On 14/12/2021 15:07, Tvrtko Ursulin wrote:
From: Tvrtko Ursulin <tvrtko.ursulin@xxxxxxxxx>
Log engine resets done by the GuC firmware in the similar way it is done
by the execlists backend.
This way we have notion of where the hangs are before the GuC gains
support for proper error capture.
Ping - any interest to log this info?
All there currently is a non-descriptive "[drm] GPU HANG: ecode
12:0:00000000".
Also, will GuC be reporting the reason for the engine reset at any point?
Regards,
Tvrtko
Signed-off-by: Tvrtko Ursulin <tvrtko.ursulin@xxxxxxxxx>
Cc: Matthew Brost <matthew.brost@xxxxxxxxx>
Cc: John Harrison <John.C.Harrison@xxxxxxxxx>
---
drivers/gpu/drm/i915/gt/uc/intel_guc_submission.c | 12 +++++++++++-
1 file changed, 11 insertions(+), 1 deletion(-)

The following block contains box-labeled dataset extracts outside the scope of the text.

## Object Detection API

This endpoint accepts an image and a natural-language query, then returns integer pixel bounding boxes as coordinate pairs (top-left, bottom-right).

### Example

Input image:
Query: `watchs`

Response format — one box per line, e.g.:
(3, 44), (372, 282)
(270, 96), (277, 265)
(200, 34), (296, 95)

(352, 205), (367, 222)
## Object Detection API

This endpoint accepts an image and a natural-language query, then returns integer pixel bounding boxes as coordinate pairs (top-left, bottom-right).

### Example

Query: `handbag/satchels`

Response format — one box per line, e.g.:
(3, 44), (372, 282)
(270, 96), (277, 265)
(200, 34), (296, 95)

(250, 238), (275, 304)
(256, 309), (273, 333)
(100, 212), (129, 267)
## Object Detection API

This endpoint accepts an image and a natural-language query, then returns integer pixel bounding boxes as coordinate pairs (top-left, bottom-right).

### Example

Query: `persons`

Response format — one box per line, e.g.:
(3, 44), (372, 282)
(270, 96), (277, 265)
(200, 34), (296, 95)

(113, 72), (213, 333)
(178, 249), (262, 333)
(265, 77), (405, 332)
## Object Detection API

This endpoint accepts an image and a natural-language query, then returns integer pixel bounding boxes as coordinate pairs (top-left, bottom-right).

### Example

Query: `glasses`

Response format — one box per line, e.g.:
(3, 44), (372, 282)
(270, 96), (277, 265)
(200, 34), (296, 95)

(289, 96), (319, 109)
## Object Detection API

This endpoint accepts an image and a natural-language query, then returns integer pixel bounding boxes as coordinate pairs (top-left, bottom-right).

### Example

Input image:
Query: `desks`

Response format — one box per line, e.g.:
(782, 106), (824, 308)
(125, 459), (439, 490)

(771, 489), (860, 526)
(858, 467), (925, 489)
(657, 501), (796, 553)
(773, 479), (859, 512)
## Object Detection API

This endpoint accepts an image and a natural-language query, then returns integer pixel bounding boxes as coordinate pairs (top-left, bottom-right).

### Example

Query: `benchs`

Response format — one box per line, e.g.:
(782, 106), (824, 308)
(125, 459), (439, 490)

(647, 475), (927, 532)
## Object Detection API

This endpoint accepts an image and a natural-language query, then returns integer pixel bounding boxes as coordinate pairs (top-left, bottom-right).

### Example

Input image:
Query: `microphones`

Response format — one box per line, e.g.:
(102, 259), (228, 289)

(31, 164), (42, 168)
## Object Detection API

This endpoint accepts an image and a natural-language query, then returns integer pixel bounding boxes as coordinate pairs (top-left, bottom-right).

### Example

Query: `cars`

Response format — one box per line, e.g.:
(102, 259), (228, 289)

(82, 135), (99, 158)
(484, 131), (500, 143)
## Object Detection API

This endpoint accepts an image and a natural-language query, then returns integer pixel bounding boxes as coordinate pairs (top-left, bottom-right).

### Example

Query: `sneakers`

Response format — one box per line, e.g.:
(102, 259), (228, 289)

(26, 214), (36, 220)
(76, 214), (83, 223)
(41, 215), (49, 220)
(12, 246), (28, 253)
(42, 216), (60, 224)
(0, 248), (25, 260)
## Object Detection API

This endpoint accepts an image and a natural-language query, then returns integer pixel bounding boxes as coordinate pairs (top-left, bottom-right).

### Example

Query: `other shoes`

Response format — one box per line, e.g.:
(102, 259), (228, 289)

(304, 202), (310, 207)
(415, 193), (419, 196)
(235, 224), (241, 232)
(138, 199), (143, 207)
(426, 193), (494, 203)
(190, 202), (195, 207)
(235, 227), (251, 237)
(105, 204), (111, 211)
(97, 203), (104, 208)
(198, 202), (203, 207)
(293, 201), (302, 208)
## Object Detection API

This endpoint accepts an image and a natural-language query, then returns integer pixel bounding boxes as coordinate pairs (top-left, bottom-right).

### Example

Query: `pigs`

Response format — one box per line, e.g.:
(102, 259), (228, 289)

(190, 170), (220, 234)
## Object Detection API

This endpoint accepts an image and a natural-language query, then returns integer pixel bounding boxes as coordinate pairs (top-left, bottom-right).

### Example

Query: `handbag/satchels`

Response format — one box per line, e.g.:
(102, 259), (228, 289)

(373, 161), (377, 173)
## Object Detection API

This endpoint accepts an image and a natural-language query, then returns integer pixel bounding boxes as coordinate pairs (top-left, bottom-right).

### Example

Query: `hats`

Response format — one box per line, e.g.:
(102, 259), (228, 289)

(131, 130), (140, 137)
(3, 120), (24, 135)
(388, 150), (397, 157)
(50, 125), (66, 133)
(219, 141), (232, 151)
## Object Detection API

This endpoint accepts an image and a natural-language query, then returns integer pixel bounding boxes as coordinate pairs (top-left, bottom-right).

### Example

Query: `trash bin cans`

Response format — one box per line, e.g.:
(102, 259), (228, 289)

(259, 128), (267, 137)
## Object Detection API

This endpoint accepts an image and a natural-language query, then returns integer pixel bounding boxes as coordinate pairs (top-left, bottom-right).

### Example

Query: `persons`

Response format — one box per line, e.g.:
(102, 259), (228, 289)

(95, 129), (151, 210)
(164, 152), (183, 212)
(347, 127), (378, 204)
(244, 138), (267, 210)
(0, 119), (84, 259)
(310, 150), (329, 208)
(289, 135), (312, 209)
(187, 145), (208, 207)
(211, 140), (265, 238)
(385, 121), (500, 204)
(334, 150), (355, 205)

diff --git a/drivers/gpu/drm/i915/gt/uc/intel_guc_submission.c b/drivers/gpu/drm/i915/gt/uc/intel_guc_submission.c
index 97311119da6f..51512123dc1a 100644
--- a/drivers/gpu/drm/i915/gt/uc/intel_guc_submission.c
+++ b/drivers/gpu/drm/i915/gt/uc/intel_guc_submission.c
@@ -11,6 +11,7 @@
#include "gt/intel_context.h"
#include "gt/intel_engine_pm.h"
#include "gt/intel_engine_heartbeat.h"
+#include "gt/intel_engine_user.h"
#include "gt/intel_gpu_commands.h"
#include "gt/intel_gt.h"
#include "gt/intel_gt_clock_utils.h"
@@ -3934,9 +3935,18 @@ static void capture_error_state(struct intel_guc *guc,
{
struct intel_gt *gt = guc_to_gt(guc);
struct drm_i915_private *i915 = gt->i915;
- struct intel_engine_cs *engine = __context_to_physical_engine(ce);
+ struct intel_engine_cs *engine = ce->engine;
intel_wakeref_t wakeref;
+ if (intel_engine_is_virtual(engine)) {
+ drm_notice(&i915->drm, "%s class, engines 0x%x; GuC engine reset\n",
+ intel_engine_class_repr(engine->class),
+ engine->mask);
+ engine = guc_virtual_get_sibling(engine, 0);
+ } else {
+ drm_notice(&i915->drm, "%s GuC engine reset\n", engine->name);
+ }
+
intel_engine_set_hung_context(engine, ce);
with_intel_runtime_pm(&i915->runtime_pm, wakeref)
i915_capture_error_state(gt, engine->mask);